I’ve been catching myself dealing with something strange for a while now: during calls, the screen wouldn’t turn off, and my cheek would manage to press something important right in the middle of a conversation. The volume would change, the call would accidentally end, or the speakerphone would turn on. Incredibly annoying. The culprit behind all of this is one single smartphone component: the proximity sensor. Let’s figure out why it might not be working properly and how to fix it.

Figured out how to make the screen turn off at the right moment
Why the Screen Doesn’t Turn Off During Calls
The proximity sensor is responsible for turning off the screen during calls. The principle is simple: when you bring the phone to your ear, the sensor detects that an object is nearby and sends a signal to the system — turn off the screen so your cheek doesn’t press anything. Remove the phone — the sensor sees this, and the screen turns back on.

### Supplied entries:

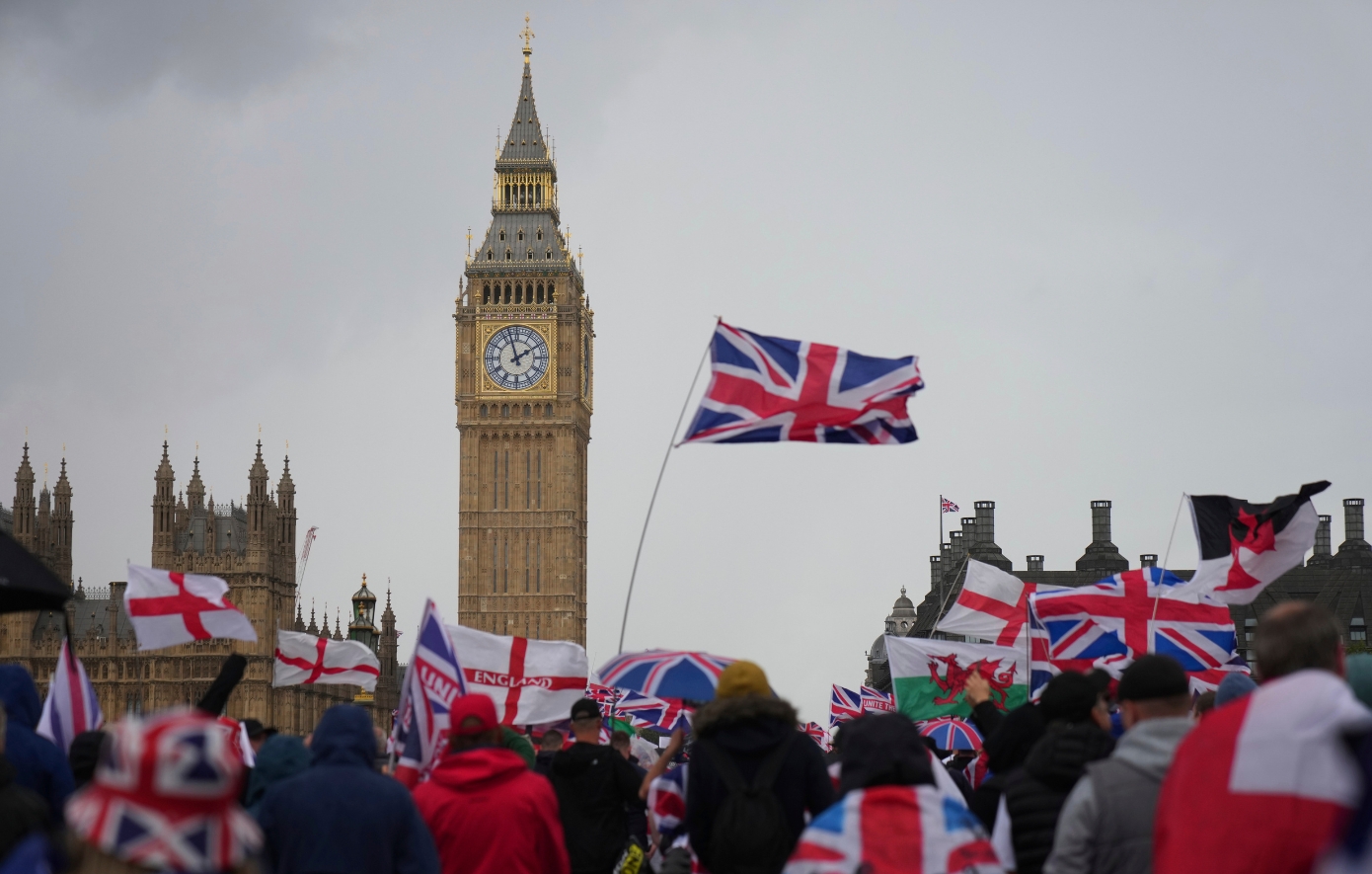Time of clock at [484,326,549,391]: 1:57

--

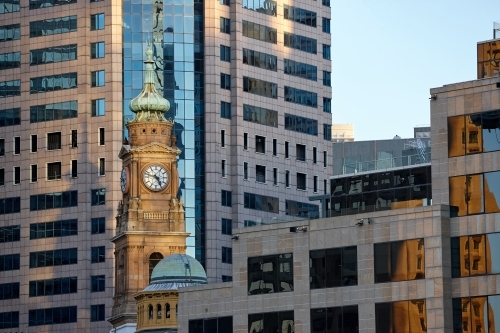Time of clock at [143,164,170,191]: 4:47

### Given task A:
Rewrite the part of the passage on the proximity sensor starting at "Figured out how" and ending at "turns back on.", putting "distance sensor" in place of "proximity sensor".
### Given task B:
According to the passage on the proximity sensor, why does the system turn off the screen when the phone is brought to the ear?
### Given task C:
List every accidental result of the cheek pressing the screen during a call that the passage on the proximity sensor mentions.
Work only from the passage on the proximity sensor, not from the data.

### Exercise answer A:
Figured out how to make the screen turn off at the right moment
Why the Screen Doesn’t Turn Off During Calls
The distance sensor is responsible for turning off the screen during calls. The principle is simple: when you bring the phone to your ear, the sensor detects that an object is nearby and sends a signal to the system — turn off the screen so your cheek doesn’t press anything. Remove the phone — the sensor sees this, and the screen turns back on.

### Exercise answer B:
The sensor detects that an object is nearby and signals the system to turn off the screen so the cheek doesn't press anything.

### Exercise answer C:
- The volume changes.
- The call accidentally ends.
- The speakerphone turns on.